Many young entrepreneurs find themselves in between these two scenarios. Either start with debt from day one or take the long road of hard work and sacrifice. I actually went to the bank as a recent grad, asked for a loan and was very politely laughed right out of the bank. But, of course, for this option to work, you’d need to prepare a detailed business plan, show relevant management and industry experience, have your personal credit and finances in order and be ready to offer collateral, among other things.
Regardless of how I started, I was left asking, “How will I earn a living?” It’s possible to start your business without a grasp on personal finance management; however, no one will recommend it.
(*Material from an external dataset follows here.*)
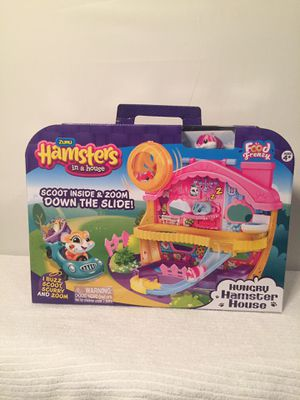 Zuru Hamsters In A House toy for Sale in Miami, FL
Entrepreneurs have a golden opportunity to create a personal finance strategy that will enable them to pursue their passions, build a viable career and thrive in a healthy lifestyle and retirement. There are no hard and fast rules about doing this, and that’s kind of the beauty of it. The way forward is as varied and creative as you are. However, some basic guidelines will be helpful, starting with your personal finance strategy.
Master your budget.
Many people lack the proper financial literacy education essential to building long-term, sustainable wealth. A budget is a logical place to begin for anyone, but as a business owner, this is essential. If somehow you’ve gotten this far without a firm budget, today is the day. Start with what you already know: How much money do you make? How much money are you spending? Most beginning budgets follow a 50/30/20 model: 50% of your net income for needs, 30% for wants and 20% for savings.
For many entrepreneurs, this straightforward process can be easier said than done. Sometimes, income isn’t consistent or sufficient to cover all categories. Early on, you may not have a benefits package, meaning that health insurance is one more expense out of your take-home pay. Student loans are another factor for most entrepreneurs. Over 14 million Millennials have student loan debt eating away at whatever is left. And if you are like me, and a loan isn’t possible, you are left to budget your time, talents and finances.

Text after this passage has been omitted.